When a `classification_events` record is involved in the identification associated with an
occurrence, the `occurrences.classification_event_id` foreign key points to the event. If the
occurrence is subsequently re-determined (either manually or with the assistance of a classifier)
then the `determination.classification_event_id` foreign key ensures that the event remains
associated with the identification which it was involved in.

classification_results
----------------------

Entries in the `classification_results` table group the suggested identifications from a single
classifier's response to a classification event. For example, if a user has photographed an insect
and requests image classification, a single `classification_event` record is created. The software
may then internally decide to utilise 2 image classification services, in which case 2 records
are inserted in `classification_results` which are joined to the `classification_events` record by
a foreign key.

The classification result data include metadata about the classification service utlised, the
information actually included in the request and the raw results from the service.

classification_results_occurrence_media
---------------------------------------

Logs the media files that were included in the request sent to a classifier which resulted in a set
of results. A simple join table.

classifier_suggestions
----------------------

Each suggested identification provided by a classifier results in a record in the
`classifier_suggestions` table. Logs the name and `probability_given` to the suggestion as well as
the `taxa_taxon_list_id` if linked to a specific taxon in the database.

There are 2 flags in the suggestions table, `classifier_chosen` which implies that the classifier
was deemed as having selected this taxon (i.e. it uniquely had a high probability among the list
returned) and `human_chosen` which implies that the recorder picked this suggestion via the user
interface. To illustrate this, consider submitting an image for classification which comes back
with 3 suggestions. The first has a 95% probability so could be considered “chosen” by the
classifier so the `classifier_chosen` flag gets set. The human then rejects this and chooses the
second suggestion, so the `human_chosen` flag is set on that suggestion. Records where these flags
conflict then become a point of interest as either the classifier or human was wrong. Assuming that
the classifier API doesn’t have a “I chose this” flag, the level of probability required to trigger
setting the flag will need to be decided.

These flags are present to make the analysis of the results clearer. Although it may be
possible to infer the value of these flags from other information, they do make the data clearer
to read and therefore simpler to analyse. For example the `classifier_chosen` flag may not always
be the one with the highest probability - the classifier may be considered as only making a choice
when there is a clear leader and that suggestion has a fairly high probability. So, if the
classifier receives a blurry image and comes back with a single suggestion at 1% probability, it is
a little unrepresentative to treat that suggestion as classifier chosen. Likewise if there are 3
suggestions, with 34, 33 and 33% probability, there is no clear choice.

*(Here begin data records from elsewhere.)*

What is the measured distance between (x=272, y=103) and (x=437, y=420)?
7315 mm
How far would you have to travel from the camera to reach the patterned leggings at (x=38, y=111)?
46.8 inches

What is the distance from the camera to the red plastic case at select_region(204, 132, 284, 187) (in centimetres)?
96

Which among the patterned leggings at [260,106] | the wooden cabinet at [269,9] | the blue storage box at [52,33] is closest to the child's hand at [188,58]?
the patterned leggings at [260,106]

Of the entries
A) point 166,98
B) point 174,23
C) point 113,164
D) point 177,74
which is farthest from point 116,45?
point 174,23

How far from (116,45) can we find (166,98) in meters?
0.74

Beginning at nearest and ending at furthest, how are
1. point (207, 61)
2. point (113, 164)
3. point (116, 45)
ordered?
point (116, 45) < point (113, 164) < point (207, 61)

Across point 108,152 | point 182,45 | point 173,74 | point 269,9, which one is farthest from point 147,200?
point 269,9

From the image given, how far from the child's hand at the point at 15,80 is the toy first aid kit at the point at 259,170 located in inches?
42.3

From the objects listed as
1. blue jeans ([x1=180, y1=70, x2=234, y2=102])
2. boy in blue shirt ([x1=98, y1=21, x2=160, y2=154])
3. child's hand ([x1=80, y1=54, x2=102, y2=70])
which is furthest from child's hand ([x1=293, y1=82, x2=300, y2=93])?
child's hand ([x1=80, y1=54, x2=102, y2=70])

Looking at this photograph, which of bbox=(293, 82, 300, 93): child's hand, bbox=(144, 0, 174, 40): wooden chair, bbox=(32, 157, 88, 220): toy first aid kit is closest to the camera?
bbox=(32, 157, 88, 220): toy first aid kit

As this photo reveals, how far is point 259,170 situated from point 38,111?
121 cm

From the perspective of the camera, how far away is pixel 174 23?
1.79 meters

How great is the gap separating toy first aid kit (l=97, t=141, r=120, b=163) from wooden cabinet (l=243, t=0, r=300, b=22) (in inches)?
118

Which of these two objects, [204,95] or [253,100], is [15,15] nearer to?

Likewise, `human_chosen` might be inferred from the other data, as it will be the one with the
matching taxa_taxon_list_id in most cases. There are 2 possible hypothetical scenarios where this
might not be so simple. First, the scenario where a user inputs a photo record and requests
classification. The default classifier returns some suggestions and provides library photos for the
user to compare. The user is unsure at this point, so requests the photo is sent to a secondary
classifier. This also returns suggestions but has a better library photo that allows the user to
see that their photo record matches, so they choose the suggestion. So the first classifier was
able to return the correct  suggestion, but was unable to provide enough information for the human
to choose it and therefore human_chosen is false. Another hypothetical scenario is a citizen
science mass participation project (e.g. school children), where the classifier's determination
takes precedence over the human choice, so the human chosen suggestion does not end up matching the
record's taxa_taxon_list_id.

occurrences and determinations
------------------------------

When a classification event is involved in the identification associated with an occurrence, the
`classification_event` table's id is stores in the `classification_event_id` foreign key field in the
`occurrences` table. When the occurrence is later redetermined and the initial identification details
are logged in the `determinations` table, the `classification_event_id` is also copied over to the
`determinations` table so all the information is kept together.

Along with the `classification_event_id` field, the `occurrences` and `determinations` tables both
contain a `machine_involvement` field that allows the involvement of the machine vs the human
recorder in coming to the identification to be tracked. Possible values are:

* Null: unknown;
* 0: no involvement;
* 1: human determined, machine suggestions were ignored;
* 2: human chose a machine suggestion given a very low probability;
* 3: human chose a machine suggestion that was less-preferred (a medium probability);
* 4: human chose a machine suggestion that was the preferred choice (a high probability);
* 5: machine determined with no human involvement.